++++ PAGE EXCERPT ++++

Jup, there's still some "correction" required if you need to hit the edges:
In this case you need to generate an "extra point" into each direction, i.e. have

        float xsize = xlength / (numpointsx - 1);
        float ysize = ylength / (numpointsy - 1);

and then use <= in both loops.

This comes from the fact that the xsize, ysize you calculate are the size of the polys among the points, and if you think about it, you'll notice that there is always one point more in each direction than polygons.

Cheers,
- Wernaeh

[broli86]

Wernaeh said:

Jup, there's still some "correction" required if you need to hit the edges:
In this case you need to generate an "extra point" into each direction, i.e. have

        float xsize = xlength / (numpointsx - 1);

        float ysize = ylength / (numpointsy - 1);

and then use <= in both loops.

This comes from the fact that the xsize, ysize you calculate are the size of the polys among the points, and if you think about it, you'll notice that there is always one point more in each direction than polygons.

Cheers,
- Wernaeh

With this approach, now i have extra points:

For eg. numpoints = 14000 //entered by user

actual numpoints = 14161

xmax = 10.170940
ymax = same as above

but i don't mind really :)

what i will do is that i am doing actual calculations, i will simply not consider points where:

x > xmax || y > ymax

x or y cannot be less than xmin, ymin anyway :)

[z80]

broli86 said:

i will simply not consider points where:

x > xmax || y > ymax

Terrible solution IMHO.. get your math and logic right instead...

++++

SET PROBLEM:
Reproduce word for word the passage of the grid-points thread above that begins with the words "With this approach, now" and ends with "mind really :)".

++++ COLLECTED DATA ++++

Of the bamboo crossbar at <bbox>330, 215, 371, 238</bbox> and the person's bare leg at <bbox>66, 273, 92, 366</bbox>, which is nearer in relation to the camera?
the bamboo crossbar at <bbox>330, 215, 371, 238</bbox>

++++

RESULT OF THIS EXERCISE:
With this approach, now i have extra points:

For eg. numpoints = 14000 //entered by user

actual numpoints = 14161

xmax = 10.170940
ymax = same as above

but i don't mind really :)